SOURCE –
A license key authorizes one AlphaAgent Studio deployment to run. You create a key in the Console, copy its one-time License Token into your deployment, and then monitor that deployment's health and usage from the Console. This page covers creating, monitoring, editing, and revoking license keys.

What a license key is

Each license key has two parts:

  • A License ID (aalk_…) — a public identifier, safe to share and reference in support requests.
  • A License Token — the License ID combined with a secret, shown to you once at creation. This is the value your deployment uses to activate and to sign its telemetry.

One license key authorizes one deployment. The key is the unit of your relationship with a running Studio: activation, heartbeats, and usage metering all authenticate against it.

Creating a license key

To create a license key:

  1. Go to License Keys → Create.
  2. Provide a name/description so you can recognize the deployment later.
  3. Confirm. The Console shows the License Token with a copy button.

[Screenshot: License create screen showing the one-time token]

Copy the License Token now and store it securely. The Console treats it as a one-time reveal — copy it before leaving the screen. You hand this token to your deployment (studioctl accepts it interactively or as the LICENSE_TOKEN environment variable); see Deploy Walkthrough.

LISTED ENTRIES –
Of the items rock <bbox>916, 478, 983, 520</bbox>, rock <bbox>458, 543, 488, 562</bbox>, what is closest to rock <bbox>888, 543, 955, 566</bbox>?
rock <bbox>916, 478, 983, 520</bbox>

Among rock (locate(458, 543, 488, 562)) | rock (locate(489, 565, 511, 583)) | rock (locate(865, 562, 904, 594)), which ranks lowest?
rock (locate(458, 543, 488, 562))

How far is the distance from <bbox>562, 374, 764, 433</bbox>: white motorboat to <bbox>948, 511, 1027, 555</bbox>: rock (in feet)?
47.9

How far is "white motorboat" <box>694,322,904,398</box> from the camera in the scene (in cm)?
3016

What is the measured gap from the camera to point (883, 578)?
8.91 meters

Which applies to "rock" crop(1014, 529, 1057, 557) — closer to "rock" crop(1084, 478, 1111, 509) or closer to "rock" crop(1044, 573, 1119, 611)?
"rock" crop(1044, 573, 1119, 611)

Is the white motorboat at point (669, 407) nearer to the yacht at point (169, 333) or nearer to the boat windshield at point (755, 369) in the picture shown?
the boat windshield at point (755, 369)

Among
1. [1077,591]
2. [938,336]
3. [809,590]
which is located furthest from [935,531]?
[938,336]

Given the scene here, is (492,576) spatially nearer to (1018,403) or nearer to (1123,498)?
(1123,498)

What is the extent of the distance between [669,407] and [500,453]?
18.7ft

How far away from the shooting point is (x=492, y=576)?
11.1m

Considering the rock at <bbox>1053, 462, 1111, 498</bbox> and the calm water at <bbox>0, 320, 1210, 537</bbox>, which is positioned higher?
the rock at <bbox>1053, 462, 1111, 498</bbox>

WORK TO COMPLETE –
[a] Reproduce the part of the license key page that opens with the words containing "What a license" and closes with "Keys → Create.".
[b] Does the license key page support each statement below? Answer yes or no for each, quoting the words of the page that settle it.
(i) The License ID can safely be shared.
(ii) A single license key can authorize several deployments.
(iii) studioctl accepts the License Token only through an environment variable.
[c] Carry the license key page forward from its last sentence.

TASK RESPONSES –
[a]
What a license key is

Each license key has two parts:

  • A License ID (aalk_…) — a public identifier, safe to share and reference in support requests.
  • A License Token — the License ID combined with a secret, shown to you once at creation. This is the value your deployment uses to activate and to sign its telemetry.

One license key authorizes one deployment. The key is the unit of your relationship with a running Studio: activation, heartbeats, and usage metering all authenticate against it.

Creating a license key

To create a license key:

  1. Go to License Keys → Create.

[b]
(i) Yes: "a public identifier, safe to share and reference in support requests."
(ii) No: "One license key authorizes one deployment."
(iii) No: "studioctl accepts it interactively or as the LICENSE_TOKEN environment variable"

[c]
A newly created key starts as inactive. It becomes active the first time your deployed Studio activates against the Console.

Monitoring a deployment

Opening a license key shows everything the Console knows about that deployment:

Health and heartbeats

Once active, your Studio sends a signed heartbeat every few minutes. The Console tracks these and shows a health status:

  • Healthy — heartbeats are arriving on schedule.
  • Warning — one or two recent heartbeats were missed.
  • Unhealthy — several heartbeats in a row were missed.

A heartbeat chart shows the pattern over time, so you can correlate gaps with deployment events. Missed heartbeats reflect connectivity between your Studio and the Console; they do not by themselves disable your license.

[Screenshot: License view with heartbeat health and chart]

Usage charts

A usage chart shows the model consumption that deployment has reported over a window of time. This is the per-license view of usage; the Billing page aggregates usage across all your keys for invoicing.

Audit trail

The license view also shows an audit trail of significant events for the key (created, activated, delinquency changes, revoked), useful for support and compliance.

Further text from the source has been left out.